## Kaynak Metin
# # # #

Gerçekten tenkis davaları ile muvazaaya dayalı, iptal davaları ileri sürülüş biçimleri, hukuksal esaslar, kapsamları ve nihayet başta tenkis davası açan kişinin tasarrufun geçerli bulunduğunu zımnen benimsendiği düşüncesi akla gelebilirse de, kendi yararına bir hukuki sonuç elde etmek isteyen ve kapsamları farklı hukuki sonuçlar doğurabilecek birden fazla dava açma durumunda bulunan bir kimse bu davalardan birini diğerine tercihan açmaya zorlayamayacağı gibi, yasaların uygulanmasında, hakların korunması doğrultusunda hareket etme gereği karşısında bu davalardan birini açmakla, açık bir irade beyeni olmadan diğerinden feragat edildiğinin kabulü de uygun bulunmamıştır.

Bu nedenlerle miras bırakanın yaptığı temliki tasarruflardan zarar gören mirasçıların tenkis davası ile birlikte kademeli olarak veya tenkis davası açtıktan sonra ayrı bir dilekçe ile Borçlar Kanunun 18. maddesine dayalı muvazaa nedeniyle iptal-tescil davası açabileceklerinin kabulü ile içtihat aykırılığının bu suretle giderilmesi gerektiği sonucuna varılmıştır.

Sonuç: Miras bırakanın yaptığı temliki tasarruflardan zarar gören mirasçıların tenkis davası ile birlikte kademeli olarak veya tenkis davası açtıktan sonra ayrı bir dilekçe ile Borçlar Kanununun 18. maddesine, dayalı muvazaa nedeniyle iptal-tesçil davası da açabileceklerine, 22.5.1987 gününde ilk toplantıda üçte ikiyi geçen çoğunlukla karar verildi.

# # # #

## Seçilmiş Veriler
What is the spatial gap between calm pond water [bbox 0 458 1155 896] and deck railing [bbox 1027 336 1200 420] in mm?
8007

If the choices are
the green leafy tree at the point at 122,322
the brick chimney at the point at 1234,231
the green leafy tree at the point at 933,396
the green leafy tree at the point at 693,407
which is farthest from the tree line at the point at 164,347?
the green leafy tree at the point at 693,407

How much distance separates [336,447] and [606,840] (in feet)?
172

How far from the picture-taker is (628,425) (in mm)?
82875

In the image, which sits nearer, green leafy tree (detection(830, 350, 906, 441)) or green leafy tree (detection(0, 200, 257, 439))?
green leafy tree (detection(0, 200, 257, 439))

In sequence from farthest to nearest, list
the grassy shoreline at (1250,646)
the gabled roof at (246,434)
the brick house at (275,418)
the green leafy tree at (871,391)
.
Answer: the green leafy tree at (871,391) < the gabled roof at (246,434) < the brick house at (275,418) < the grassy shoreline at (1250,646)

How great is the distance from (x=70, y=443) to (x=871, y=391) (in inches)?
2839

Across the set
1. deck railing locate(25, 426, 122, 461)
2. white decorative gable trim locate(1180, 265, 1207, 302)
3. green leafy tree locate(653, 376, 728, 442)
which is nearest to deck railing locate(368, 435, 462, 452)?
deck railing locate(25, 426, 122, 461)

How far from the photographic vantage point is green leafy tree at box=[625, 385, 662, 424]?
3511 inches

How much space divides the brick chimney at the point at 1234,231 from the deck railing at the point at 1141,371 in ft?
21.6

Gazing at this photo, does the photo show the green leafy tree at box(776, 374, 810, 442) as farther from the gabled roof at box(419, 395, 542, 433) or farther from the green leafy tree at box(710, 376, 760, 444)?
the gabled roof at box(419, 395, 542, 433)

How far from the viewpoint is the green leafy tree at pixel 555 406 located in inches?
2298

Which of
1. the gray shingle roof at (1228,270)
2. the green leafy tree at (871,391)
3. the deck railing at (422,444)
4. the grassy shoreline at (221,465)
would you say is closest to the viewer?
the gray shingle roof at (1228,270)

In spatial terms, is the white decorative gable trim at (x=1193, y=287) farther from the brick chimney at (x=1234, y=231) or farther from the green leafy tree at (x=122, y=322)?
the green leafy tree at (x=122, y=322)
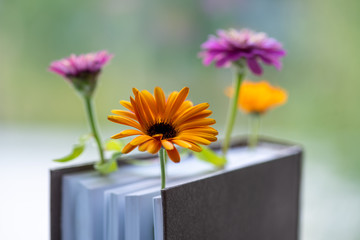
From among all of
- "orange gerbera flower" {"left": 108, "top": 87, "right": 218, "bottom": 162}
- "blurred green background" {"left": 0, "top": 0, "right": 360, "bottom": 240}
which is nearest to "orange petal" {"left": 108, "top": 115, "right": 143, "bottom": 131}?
"orange gerbera flower" {"left": 108, "top": 87, "right": 218, "bottom": 162}

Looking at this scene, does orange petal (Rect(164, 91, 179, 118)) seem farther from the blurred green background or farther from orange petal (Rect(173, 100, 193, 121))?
the blurred green background

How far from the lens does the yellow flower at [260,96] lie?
56 centimetres

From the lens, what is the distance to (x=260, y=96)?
0.56m

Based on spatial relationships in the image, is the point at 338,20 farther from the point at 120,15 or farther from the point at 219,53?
the point at 219,53

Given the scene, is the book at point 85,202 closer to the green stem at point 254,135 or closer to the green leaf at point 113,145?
the green leaf at point 113,145

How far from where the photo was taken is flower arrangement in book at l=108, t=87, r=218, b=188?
0.34 metres

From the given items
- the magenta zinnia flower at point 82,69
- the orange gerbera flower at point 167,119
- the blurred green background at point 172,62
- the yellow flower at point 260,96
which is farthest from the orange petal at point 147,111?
the blurred green background at point 172,62

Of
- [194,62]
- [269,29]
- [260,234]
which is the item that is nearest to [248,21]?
[269,29]

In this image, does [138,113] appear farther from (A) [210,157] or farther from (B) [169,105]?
(A) [210,157]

# # # #

## Alıştırmanın Amacı
Aşağıdaki üç ifadenin yukarıdaki kaynak metinle uyuşup uyuşmadığını belirtin ve her biri için evet ya da hayır diyerek kaynak metnin belirleyici sözlerini aynen alıntılayın. 1. Karar, ilk toplantıda oy birliğiyle verilmiştir. 2. Mirasçılar, iptal-tescil davasını tenkis davası açtıktan sonra ayrı bir dilekçe ile de açabilir. 3. Bu davalardan birini açan kişi, diğerinden de feragat etmiş sayılır.

## Alıştırma Yanıtı
1. Hayır: "22.5.1987 gününde ilk toplantıda üçte ikiyi geçen çoğunlukla karar verildi."
2. Evet: "tenkis davası açtıktan sonra ayrı bir dilekçe ile Borçlar Kanunun 18. maddesine dayalı muvazaa nedeniyle iptal-tescil davası açabileceklerinin kabulü"
3. Hayır: "açık bir irade beyeni olmadan diğerinden feragat edildiğinin kabulü de uygun bulunmamıştır"